Task set
• 1. In the AI adoption survey page, repeat everything from "Interview with Jaci" down to "the adoption curve.".
• 2. Finish out the next part of the AI adoption survey page, picking up after its last sentence.

Text section
AI Adoption & Change Management Survey
The purpose of the AI Adoption Survey is to understand the thought processes, pain points and successes of leaders who are incorporating AI into their business environments and strategy. If you would like to hear about the results or would like to share questions and experiences, feel free to add that information into the survey or reach out to Dr. Groff directly.
Interview with Jaci Russo, CEO
Dr. Tricia and Jaci Russo, CEO and Co-Founder of Brand Russo, a strategic marketing agency, discuss Jaci’s integration of AI into her business.
1. Jaci’s intentional framework around employee culture and personality differences that translates to AI adoption.
2. Continuous experimentation and testing of limits with AI tools.
3. Existential threat and fear of individuals and industries cause them to avoid or minimize the impact of artificial intelligence.
4. The inherent tension if co-founders are at different ends of the adoption curve.
5. Specific tools, their uses, and impact on creating new business, serving customers/clients, increasing efficiency, and optimizing efforts.
6. Authenticity, values, and culture that drive decision-making about both customers and business pivots during turbulent times.
Why I Care
–From Dr. Tricia
I was in the living room of a friend’s house a few years ago. I mentioned the impending disruption of AI, assuming that he would be excited about it, since he’d built a successful computer company. His response surprised me: “You can’t trust it. You don’t know that the information is real.”
I flashed back to when I was in high school and I heard chatter about the internet. I forget the conversations, but I remember the emotion and its associated phrases. The adults around me said the same thing: ‘You can’t trust it. Don’t believe what you find.”

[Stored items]
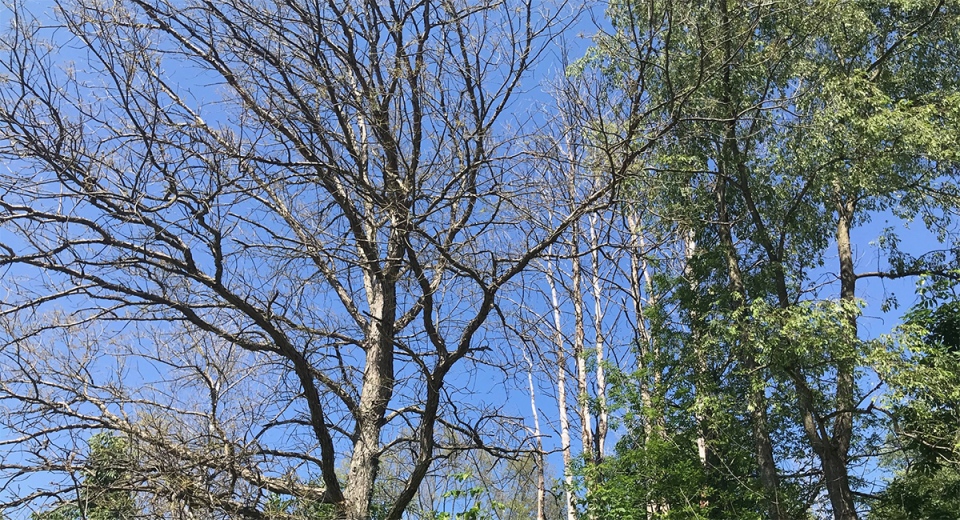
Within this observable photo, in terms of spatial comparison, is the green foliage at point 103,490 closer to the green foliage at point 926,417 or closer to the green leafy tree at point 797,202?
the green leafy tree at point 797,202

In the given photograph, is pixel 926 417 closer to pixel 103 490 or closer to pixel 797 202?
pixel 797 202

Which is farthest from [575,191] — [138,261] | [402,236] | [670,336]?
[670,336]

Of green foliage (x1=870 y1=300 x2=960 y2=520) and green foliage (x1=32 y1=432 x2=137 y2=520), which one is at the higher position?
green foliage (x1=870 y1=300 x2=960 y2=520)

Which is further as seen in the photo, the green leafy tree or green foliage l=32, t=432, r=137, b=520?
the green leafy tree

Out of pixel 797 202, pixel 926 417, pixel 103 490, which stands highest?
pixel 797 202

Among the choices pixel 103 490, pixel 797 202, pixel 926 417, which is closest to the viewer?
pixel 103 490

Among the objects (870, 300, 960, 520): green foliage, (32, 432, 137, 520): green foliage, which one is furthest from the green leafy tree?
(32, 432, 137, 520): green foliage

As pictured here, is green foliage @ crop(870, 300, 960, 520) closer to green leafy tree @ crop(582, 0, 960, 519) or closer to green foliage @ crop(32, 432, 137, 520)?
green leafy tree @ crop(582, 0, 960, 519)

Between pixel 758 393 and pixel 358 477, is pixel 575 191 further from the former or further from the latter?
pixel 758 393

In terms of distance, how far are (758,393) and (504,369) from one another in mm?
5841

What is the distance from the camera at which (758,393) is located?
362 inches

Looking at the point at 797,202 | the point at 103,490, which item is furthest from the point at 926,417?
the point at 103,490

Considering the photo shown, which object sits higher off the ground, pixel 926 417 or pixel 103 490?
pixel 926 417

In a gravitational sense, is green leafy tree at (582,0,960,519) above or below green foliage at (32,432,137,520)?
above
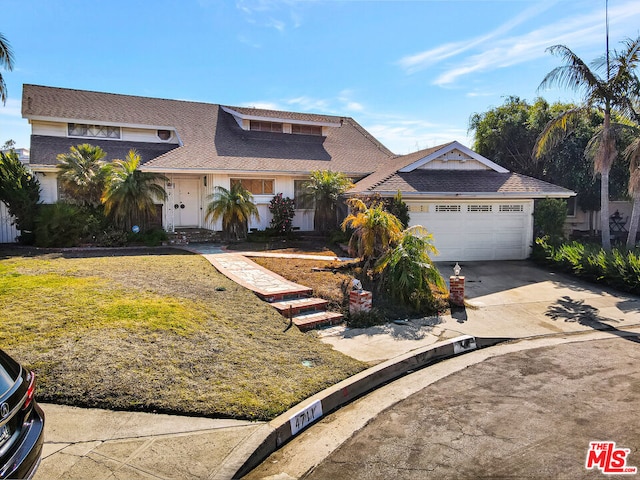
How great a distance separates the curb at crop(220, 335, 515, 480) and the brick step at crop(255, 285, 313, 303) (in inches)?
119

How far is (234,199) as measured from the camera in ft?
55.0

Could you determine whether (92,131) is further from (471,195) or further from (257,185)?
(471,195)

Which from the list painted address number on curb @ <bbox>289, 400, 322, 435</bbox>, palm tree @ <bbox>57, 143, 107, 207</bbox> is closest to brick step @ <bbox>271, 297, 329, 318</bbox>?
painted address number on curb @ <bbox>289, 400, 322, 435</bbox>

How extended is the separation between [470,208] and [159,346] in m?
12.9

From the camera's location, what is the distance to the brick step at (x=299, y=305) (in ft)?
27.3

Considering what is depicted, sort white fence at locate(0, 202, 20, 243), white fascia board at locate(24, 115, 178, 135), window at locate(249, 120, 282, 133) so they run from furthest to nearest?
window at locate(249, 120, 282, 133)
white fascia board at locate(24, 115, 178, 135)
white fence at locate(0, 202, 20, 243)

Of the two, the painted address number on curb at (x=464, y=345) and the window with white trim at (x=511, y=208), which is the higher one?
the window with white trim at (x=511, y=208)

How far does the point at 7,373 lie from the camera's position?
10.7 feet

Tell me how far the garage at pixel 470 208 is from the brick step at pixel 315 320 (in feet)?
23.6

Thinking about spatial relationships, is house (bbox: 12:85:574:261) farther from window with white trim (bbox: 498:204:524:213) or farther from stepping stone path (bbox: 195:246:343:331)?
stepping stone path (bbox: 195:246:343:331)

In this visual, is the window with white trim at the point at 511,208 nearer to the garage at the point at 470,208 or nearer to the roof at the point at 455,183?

==

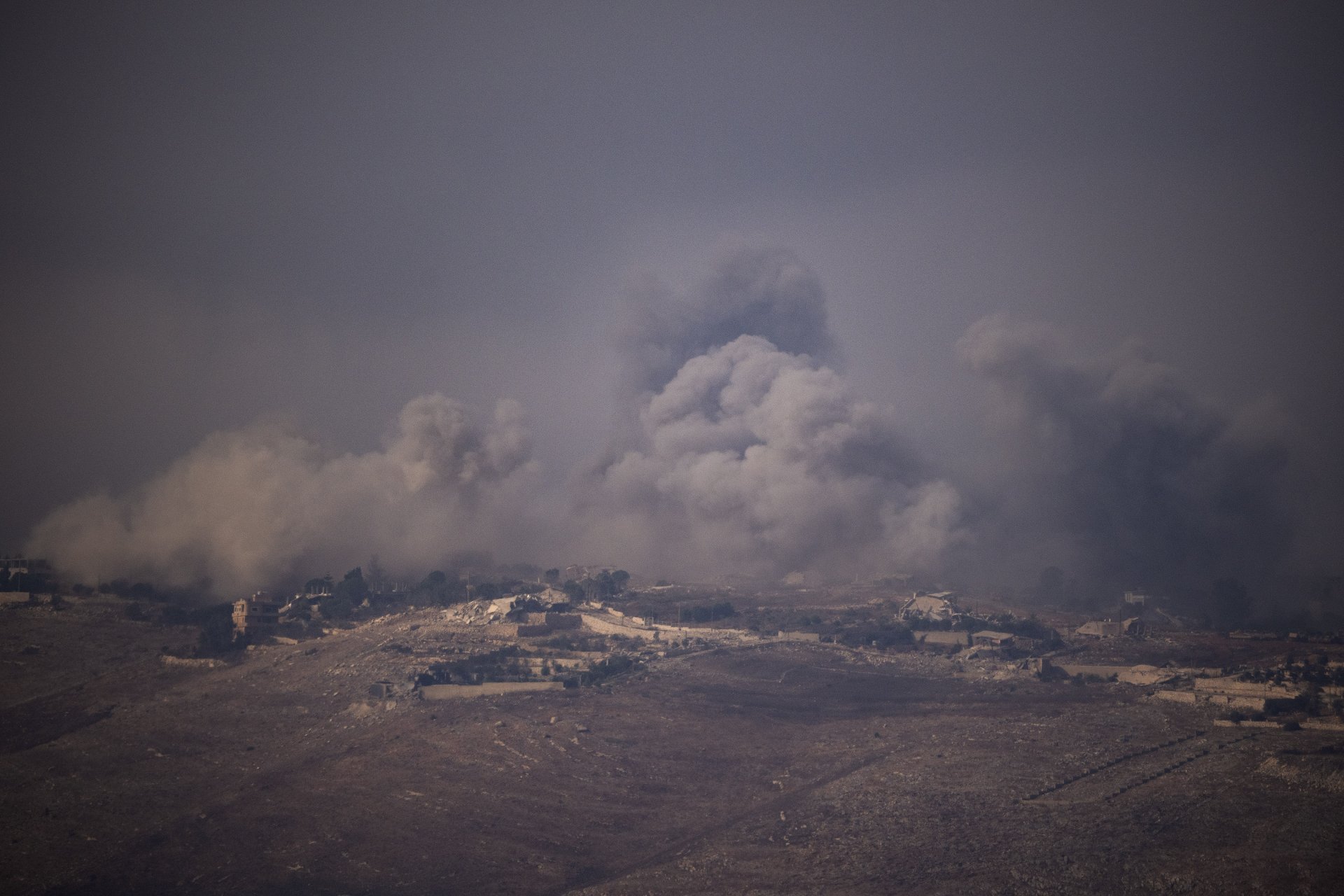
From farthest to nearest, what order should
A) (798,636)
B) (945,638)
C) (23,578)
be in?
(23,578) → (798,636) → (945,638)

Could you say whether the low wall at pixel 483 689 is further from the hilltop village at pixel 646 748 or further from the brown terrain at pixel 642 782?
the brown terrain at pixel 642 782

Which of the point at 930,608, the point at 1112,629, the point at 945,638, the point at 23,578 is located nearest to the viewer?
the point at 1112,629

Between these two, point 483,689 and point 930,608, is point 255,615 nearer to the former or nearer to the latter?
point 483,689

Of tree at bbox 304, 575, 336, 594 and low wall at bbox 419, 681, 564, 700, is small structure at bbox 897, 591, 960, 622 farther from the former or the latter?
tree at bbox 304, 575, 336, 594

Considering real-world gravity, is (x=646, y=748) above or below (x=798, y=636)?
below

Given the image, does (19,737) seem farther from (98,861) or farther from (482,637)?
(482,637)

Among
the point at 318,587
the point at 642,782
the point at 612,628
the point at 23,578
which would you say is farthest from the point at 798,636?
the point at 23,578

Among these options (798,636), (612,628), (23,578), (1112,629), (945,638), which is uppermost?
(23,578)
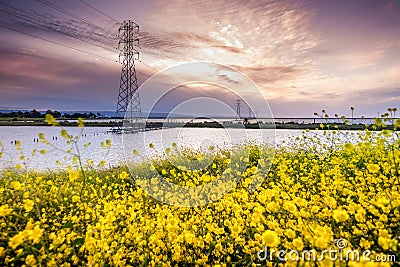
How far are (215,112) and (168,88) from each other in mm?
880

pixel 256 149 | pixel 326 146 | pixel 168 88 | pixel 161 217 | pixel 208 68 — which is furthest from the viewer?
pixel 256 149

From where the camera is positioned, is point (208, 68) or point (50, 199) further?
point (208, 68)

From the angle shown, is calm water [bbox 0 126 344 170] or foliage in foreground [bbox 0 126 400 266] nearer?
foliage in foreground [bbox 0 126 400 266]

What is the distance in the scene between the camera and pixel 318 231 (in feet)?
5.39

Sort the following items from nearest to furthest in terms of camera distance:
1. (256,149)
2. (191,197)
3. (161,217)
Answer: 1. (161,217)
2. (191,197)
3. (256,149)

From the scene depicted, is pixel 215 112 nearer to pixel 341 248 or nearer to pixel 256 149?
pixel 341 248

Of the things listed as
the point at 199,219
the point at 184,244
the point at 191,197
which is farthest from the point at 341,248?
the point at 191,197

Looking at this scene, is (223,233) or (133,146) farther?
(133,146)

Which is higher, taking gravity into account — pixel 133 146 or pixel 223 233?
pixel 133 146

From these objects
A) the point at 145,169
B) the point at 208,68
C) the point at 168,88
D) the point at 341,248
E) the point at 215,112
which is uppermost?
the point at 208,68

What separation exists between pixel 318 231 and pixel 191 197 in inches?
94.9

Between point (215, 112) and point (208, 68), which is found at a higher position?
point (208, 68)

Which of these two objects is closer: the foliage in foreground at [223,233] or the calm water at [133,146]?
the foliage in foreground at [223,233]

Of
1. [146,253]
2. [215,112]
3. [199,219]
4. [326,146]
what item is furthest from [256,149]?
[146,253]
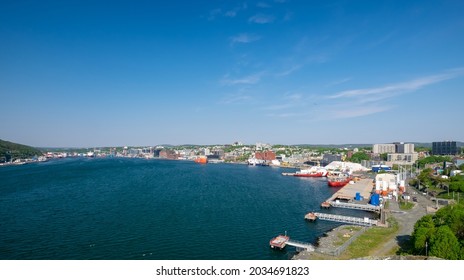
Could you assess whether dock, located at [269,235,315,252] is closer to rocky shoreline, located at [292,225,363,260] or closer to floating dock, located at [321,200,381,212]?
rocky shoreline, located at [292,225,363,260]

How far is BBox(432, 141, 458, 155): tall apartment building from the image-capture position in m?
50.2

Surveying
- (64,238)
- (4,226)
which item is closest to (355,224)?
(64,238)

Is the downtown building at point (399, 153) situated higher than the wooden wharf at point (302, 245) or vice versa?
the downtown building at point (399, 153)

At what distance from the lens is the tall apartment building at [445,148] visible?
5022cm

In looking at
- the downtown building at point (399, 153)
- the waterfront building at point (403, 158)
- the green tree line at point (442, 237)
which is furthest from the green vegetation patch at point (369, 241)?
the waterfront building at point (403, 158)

Exercise answers
• 1.
Interview with Jaci Russo, CEO
Dr. Tricia and Jaci Russo, CEO and Co-Founder of Brand Russo, a strategic marketing agency, discuss Jaci’s integration of AI into her business.
1. Jaci’s intentional framework around employee culture and personality differences that translates to AI adoption.
2. Continuous experimentation and testing of limits with AI tools.
3. Existential threat and fear of individuals and industries cause them to avoid or minimize the impact of artificial intelligence.
4. The inherent tension if co-founders are at different ends of the adoption curve.

• 2.
I sat in my chair 13 years ago, listening to a business owner describe his marketing system. He sold a commodity, easily compared on the internet, and one for which his door-to-door relationship approach could not sustain its edge. The sales were down, and I was trying to convince him to pivot. My heart sank because I knew that he couldn’t hear me. He wanted to do more of what had worked before.
A few years after that, I listened to another person. Their online competitive edge had been lost. Rather than pivoting their strategy, they worked harder. The owner was tired, anxious, and burnt out.
I sat in an advanced training course for continuing education credits. The speaker was an accomplished specialist. He suggested that video conferencing was too cutting edge and that people should minimize potential harm by only doing in-person meeting or phone calls. When COVID happened, I was grateful that I hadn’t taken his advice.
My brain works in patterns. The words are different, but the theme is the same. I believe that AI adoption and integration is not a choice; rather, the power we have is in our decision to walk up to it and lead others through it…..even as we ourselves encounter uncertainty about the precise ways it impacts our futures. For that reason, I’m passionate about helping leaders navigate the human factors of AI change, both for themselves and for their organization.